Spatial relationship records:
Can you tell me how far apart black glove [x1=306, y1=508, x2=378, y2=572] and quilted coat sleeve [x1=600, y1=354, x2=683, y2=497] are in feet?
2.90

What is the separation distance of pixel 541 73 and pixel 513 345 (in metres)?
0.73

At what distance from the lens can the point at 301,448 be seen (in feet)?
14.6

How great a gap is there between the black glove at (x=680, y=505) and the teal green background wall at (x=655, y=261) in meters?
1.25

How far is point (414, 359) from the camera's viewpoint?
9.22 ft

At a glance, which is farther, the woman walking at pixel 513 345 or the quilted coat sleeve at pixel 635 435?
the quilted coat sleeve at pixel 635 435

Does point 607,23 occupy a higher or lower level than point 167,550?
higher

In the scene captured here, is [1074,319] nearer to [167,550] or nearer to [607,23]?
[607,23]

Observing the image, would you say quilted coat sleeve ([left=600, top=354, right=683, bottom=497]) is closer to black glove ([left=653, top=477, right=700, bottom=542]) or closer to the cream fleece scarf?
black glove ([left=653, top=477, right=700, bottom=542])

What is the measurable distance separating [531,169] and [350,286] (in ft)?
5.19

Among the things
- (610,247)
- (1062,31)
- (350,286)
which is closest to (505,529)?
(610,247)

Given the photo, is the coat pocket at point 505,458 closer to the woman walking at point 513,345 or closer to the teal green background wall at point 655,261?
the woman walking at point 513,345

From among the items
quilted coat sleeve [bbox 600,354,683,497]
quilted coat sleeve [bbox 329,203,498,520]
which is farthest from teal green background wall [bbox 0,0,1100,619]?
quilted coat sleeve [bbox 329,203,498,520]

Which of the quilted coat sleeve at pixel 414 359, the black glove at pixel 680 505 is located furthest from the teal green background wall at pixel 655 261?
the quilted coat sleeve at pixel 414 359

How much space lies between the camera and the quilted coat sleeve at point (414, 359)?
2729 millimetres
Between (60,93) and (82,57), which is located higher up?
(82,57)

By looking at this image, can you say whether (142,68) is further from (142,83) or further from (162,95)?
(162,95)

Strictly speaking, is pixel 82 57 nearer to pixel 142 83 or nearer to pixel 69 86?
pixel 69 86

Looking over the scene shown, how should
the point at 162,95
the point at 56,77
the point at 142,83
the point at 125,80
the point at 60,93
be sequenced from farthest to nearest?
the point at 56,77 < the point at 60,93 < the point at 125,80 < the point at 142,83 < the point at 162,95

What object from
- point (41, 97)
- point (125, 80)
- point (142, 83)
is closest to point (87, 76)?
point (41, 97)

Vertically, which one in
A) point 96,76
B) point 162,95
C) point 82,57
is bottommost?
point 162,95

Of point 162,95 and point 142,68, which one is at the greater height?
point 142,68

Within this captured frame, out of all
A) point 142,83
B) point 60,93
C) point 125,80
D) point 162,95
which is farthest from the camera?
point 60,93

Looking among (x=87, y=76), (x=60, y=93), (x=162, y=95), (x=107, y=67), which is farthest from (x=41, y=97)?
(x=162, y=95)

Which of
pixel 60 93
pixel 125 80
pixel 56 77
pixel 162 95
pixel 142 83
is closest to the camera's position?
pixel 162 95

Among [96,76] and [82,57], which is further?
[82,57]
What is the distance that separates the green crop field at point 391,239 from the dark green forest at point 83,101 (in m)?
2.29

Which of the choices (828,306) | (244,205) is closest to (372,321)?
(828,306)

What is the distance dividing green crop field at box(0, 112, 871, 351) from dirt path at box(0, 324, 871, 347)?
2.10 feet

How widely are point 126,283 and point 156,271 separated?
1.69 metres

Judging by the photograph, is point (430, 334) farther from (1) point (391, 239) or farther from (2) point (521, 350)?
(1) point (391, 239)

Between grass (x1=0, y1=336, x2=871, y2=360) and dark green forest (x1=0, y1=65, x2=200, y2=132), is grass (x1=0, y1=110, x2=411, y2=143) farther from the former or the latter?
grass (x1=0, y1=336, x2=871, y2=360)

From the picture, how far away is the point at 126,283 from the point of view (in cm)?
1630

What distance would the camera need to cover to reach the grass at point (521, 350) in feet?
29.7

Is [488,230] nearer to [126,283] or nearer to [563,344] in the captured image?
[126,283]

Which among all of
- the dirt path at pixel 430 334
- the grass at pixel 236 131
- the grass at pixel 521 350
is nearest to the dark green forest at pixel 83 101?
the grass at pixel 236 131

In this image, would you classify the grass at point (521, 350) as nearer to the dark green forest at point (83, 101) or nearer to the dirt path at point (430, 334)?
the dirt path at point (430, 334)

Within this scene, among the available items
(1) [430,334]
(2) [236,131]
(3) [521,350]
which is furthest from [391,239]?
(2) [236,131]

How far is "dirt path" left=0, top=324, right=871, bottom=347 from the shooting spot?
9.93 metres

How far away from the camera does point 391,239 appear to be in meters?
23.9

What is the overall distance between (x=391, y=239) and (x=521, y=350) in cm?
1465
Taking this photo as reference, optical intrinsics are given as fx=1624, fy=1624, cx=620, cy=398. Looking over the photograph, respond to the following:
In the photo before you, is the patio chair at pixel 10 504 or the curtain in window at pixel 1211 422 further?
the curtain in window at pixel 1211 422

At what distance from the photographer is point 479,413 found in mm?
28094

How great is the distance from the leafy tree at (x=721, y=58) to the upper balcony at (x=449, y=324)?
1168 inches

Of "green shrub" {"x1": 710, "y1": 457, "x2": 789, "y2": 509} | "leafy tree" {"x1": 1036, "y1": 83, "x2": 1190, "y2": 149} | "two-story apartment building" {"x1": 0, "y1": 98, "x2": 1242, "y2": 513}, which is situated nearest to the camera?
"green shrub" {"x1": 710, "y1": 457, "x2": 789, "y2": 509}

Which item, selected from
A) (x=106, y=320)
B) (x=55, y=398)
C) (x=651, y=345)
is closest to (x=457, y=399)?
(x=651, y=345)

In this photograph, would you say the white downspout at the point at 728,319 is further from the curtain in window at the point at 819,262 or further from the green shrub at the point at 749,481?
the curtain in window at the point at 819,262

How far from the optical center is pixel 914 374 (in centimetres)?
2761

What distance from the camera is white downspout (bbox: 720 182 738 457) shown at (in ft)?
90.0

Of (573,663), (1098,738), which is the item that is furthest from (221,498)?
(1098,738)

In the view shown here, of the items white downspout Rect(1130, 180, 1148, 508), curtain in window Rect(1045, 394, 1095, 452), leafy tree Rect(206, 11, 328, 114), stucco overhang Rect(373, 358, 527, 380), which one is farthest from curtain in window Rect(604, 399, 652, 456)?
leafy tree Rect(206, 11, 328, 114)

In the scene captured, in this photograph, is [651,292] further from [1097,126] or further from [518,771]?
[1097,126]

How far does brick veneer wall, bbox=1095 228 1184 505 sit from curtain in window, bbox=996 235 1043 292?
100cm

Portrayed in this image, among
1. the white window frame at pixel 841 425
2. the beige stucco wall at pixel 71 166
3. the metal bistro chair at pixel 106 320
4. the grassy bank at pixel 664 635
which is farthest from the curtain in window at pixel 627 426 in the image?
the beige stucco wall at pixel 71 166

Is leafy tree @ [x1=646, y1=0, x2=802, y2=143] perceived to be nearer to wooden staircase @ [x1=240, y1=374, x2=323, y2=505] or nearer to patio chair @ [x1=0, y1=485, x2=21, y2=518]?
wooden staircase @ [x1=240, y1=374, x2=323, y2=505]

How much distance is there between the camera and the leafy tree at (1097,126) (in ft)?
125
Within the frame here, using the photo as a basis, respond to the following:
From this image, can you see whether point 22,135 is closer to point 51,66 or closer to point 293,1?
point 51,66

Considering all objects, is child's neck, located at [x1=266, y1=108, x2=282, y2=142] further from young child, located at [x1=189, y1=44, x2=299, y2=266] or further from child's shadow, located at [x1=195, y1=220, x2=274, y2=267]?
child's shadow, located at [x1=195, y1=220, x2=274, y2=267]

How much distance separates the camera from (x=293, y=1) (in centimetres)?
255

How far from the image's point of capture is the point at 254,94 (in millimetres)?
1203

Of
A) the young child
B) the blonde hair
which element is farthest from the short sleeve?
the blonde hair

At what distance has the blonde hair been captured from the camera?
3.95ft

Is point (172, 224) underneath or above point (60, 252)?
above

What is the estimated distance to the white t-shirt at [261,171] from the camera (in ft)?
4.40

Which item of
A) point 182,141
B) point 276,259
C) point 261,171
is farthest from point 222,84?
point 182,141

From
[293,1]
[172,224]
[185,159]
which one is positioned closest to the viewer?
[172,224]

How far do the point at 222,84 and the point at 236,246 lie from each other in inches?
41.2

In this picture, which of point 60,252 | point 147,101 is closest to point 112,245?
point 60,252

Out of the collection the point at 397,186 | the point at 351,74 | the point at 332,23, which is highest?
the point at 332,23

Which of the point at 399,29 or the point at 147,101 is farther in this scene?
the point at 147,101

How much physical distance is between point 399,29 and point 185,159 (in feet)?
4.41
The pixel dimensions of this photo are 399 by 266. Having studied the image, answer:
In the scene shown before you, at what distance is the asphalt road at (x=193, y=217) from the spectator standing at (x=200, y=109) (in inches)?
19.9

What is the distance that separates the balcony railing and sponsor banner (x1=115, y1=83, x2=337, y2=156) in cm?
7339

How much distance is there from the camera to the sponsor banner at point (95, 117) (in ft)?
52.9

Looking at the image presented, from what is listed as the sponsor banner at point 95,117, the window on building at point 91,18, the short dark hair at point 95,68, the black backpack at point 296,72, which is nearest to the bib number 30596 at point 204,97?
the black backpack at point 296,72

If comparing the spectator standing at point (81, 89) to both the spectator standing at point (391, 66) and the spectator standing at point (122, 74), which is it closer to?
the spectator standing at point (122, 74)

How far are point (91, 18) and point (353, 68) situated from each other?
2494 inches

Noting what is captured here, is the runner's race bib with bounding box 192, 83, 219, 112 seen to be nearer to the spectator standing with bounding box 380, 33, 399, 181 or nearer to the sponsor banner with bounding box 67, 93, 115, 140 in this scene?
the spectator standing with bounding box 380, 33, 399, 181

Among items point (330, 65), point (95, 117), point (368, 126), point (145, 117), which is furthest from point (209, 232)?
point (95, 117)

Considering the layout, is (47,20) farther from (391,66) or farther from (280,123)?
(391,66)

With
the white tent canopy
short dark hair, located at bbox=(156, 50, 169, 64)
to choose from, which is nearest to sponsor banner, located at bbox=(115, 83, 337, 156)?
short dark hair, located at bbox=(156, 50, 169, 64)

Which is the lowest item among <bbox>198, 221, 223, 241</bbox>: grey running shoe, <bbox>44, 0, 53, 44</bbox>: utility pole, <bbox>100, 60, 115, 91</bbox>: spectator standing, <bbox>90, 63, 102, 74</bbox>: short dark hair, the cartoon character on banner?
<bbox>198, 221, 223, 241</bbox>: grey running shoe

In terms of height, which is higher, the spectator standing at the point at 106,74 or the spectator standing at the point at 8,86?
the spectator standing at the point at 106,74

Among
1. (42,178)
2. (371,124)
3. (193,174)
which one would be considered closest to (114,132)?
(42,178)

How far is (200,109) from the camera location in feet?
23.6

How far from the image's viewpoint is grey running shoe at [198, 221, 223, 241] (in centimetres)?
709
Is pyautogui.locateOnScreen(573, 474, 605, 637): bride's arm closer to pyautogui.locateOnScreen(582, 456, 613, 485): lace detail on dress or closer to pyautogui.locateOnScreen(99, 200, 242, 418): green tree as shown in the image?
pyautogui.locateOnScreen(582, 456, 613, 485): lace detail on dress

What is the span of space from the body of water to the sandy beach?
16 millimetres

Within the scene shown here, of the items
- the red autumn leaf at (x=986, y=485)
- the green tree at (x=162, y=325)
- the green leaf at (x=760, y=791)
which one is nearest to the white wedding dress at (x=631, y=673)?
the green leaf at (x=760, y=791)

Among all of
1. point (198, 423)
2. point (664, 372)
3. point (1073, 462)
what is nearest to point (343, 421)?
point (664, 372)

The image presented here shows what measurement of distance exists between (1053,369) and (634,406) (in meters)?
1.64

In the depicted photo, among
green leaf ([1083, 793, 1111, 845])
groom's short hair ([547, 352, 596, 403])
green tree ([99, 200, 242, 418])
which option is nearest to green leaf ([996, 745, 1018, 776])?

[Stated problem] In the entries above, take the line containing "In terms of" and each later line through the last, and repeat them exactly. Output nothing else.

[Exercise response]
In terms of height, which is higher, the spectator standing at the point at 106,74 or the spectator standing at the point at 8,86?
the spectator standing at the point at 106,74

Among
1. (42,178)
2. (371,124)
3. (193,174)
which one would be considered closest to (114,132)?
(42,178)

How far is (200,109) from the camera location in feet?
23.6

How far from the image's viewpoint is grey running shoe at [198, 221, 223, 241] (in centimetres)?
709
Is pyautogui.locateOnScreen(573, 474, 605, 637): bride's arm closer to pyautogui.locateOnScreen(582, 456, 613, 485): lace detail on dress or closer to pyautogui.locateOnScreen(99, 200, 242, 418): green tree as shown in the image?
pyautogui.locateOnScreen(582, 456, 613, 485): lace detail on dress

What is the span of space from the body of water to the sandy beach?
16 millimetres

Within the scene shown here, of the items
- the red autumn leaf at (x=986, y=485)
- the green tree at (x=162, y=325)
- the green leaf at (x=760, y=791)
which one is nearest to the white wedding dress at (x=631, y=673)?
the green leaf at (x=760, y=791)

Among all of
1. point (198, 423)
2. point (664, 372)
3. point (1073, 462)
what is nearest to point (343, 421)?
point (664, 372)

The image presented here shows what measurement of distance exists between (1053,369) and (634,406) (in meters)?
1.64

In the depicted photo, among
green leaf ([1083, 793, 1111, 845])
groom's short hair ([547, 352, 596, 403])
green tree ([99, 200, 242, 418])
which option is nearest to green leaf ([996, 745, 1018, 776])?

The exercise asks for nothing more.